Problem Solving Techniques

In this section, different topics are introduced that should be kept in the back of your mind as you are working problems. These ideas are not things which you can sit down and memorize easily. They come out of solving many, many problems over time until the information becomes internalized. Here is a brief table of the important points:


Techniques 
Technique What? Examples
Definitions What do words mean? density, volume
Terminology What are things? distillation column, stripper
Keeping Track What do I know? flowrates, temperatures
Equations What can I do mass balances, energy balances
Formulas What am I supposed to do? use ideal gas law, use Raoult's law
Units What are the things I know? Btu/hr, grams/liter, pound-force
Interrelationships What gets me from here to there? density = 1/specific volume

Definitions are what you'll spend a lot of time learning when you first start taking your chemical engineering courses. Some of the terms, like density, will be familiar to you, while others, like Raschig rings (encountered in Mass Transfer and Separations) will not. As you encounter the new terms it is a good idea to spend some time trying to memorize what they mean and what units may be associated with them.
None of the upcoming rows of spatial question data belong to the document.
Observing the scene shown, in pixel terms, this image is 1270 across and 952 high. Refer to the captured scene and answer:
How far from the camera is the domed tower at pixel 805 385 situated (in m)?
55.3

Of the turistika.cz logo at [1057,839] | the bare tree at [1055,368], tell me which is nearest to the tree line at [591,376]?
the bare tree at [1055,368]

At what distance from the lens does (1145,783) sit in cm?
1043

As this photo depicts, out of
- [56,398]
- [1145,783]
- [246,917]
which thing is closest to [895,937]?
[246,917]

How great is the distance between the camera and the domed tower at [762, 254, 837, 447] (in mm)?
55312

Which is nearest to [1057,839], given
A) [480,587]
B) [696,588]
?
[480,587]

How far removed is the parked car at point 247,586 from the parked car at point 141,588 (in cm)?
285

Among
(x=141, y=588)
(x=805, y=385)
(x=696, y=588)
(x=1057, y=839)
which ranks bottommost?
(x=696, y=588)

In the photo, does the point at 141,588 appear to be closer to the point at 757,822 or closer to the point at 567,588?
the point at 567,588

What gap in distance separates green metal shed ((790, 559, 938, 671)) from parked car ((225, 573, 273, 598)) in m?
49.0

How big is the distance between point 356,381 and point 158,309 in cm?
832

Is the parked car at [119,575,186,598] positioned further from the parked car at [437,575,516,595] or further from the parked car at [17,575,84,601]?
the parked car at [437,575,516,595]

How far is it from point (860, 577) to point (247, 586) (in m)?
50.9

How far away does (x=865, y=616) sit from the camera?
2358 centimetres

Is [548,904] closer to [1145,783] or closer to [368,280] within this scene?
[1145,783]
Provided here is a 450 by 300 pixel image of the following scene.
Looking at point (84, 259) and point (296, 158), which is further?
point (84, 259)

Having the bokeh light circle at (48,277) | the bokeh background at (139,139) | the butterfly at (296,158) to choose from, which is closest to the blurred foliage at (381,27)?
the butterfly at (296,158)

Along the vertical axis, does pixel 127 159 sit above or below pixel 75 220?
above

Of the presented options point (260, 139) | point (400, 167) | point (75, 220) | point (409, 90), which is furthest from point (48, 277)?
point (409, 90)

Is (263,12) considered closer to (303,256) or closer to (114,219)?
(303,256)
Terminology is very similar to definitions. Terminology, as I refer to it, deals with how language is used and what the problem statement is telling you. Students often have a difficult time figuring out how to draw a sketch of a problem because they simply haven't learned what the pieces of equipment look like. For example, distillation columns generally have one inlet, or feed stream, and two oulets, one is called the bottoms and one is called the overhead. Once you know that, you can draw almost any distillation column and know how it needs to connect to other things in your flowsheet. So, terminology deals with not only definitions, but with how things are connected.

Keeping track of information is a big part of being a good problem solver. When you have 5 pieces of equipment and 5 components and 12 streams, that give you a lot of numbers to keep track of in your mind all at once. It's very easy in cases like this to forget what you already know, or to try to solve for something that you'll never need. The problems you'll start out doing normally don't have so many streams or things to keep track of. Soon, though, it becomes impossible to juggle all those numbers and units without organizing it in some way that allows you to quickly and easily know whether you already found a certain number. The method I developed involves making tables of information and will be covered in detail here.

 Equations  are what enable you to solve the problem. Without being able to write good equations you'll almost never be able to get to the right answer. If you are able to get to the right answer it will most certainly have taken you much, much longer to get there than if you wrote true equations. Being able to write equations is also what makes you an engineer and not just a human calculator. This is also one of the major differences you'll find between high school, freshman level courses, and your core classes in engineering. A good engineer will know where things come from and how to create new equations for a new situation. In high school, you probably learned something, were assigned homework on it, did the homework by finding the right formula in the book and plugging numbers into it, and then quickly forgetting what it all meant. This is mostly true for the freshman level physics and chemistry classes that you have taken. But then you get to your introductory engineering courses and run into a problem. You can search the book for hours and never find the right equation for your problem. So, it's important to realize early on in your education that you are going to have to be able to write your own equations (hopefully correctly) to solve problems.

Formulas are different from equations. I use the term equations to refer to relationships that you, the engineer, have made in mathematical terms. Formulas are something you would use that someone else has come up with and that seem to work. An example of a formula is the ideal gas law: PV = nRT. You have probably already used this one many times in the past. You didn't rederive it each time (in fact, you probably aren't even sure where it comes from). You just know it works in many situations and you know what variables must go into it to get a good result back out. Being a good engineer requires you to remember when you can use certain formulas and when it would be a bad idea to do so. You also need to be able to remember what all the variables are and how to manipulate units to get a meaningful answer.

Units are probably one of the biggest problems that people run into when they are first starting out as an engineer. They are what can turn a completely correct answer into the completely wrong one. One of the tricks that we (professors and authors) like to pull on you is to give you a problem statement with more than one type of unit in it. For instance, we like to give youa problem where some of the masses are in pounds and some of them are in kilograms. This helps us make sure that you are paying attention and know what you are doing. If you don't convert one of the units into the other with the right conversion factor, you'll never get the right answer.

And finally, interrelationships between one variable and another are often what enables you to get from point A to point B when solving a problem. For instance, you will often end up using the fact that the specific volume is equal to one over the density, i.e., Specific Volume = 1/density. If you know this, you can often move from one part of the problem to the next. Being a successful engineer means that you probably know a lot of standard relationships between things without having to go look them up.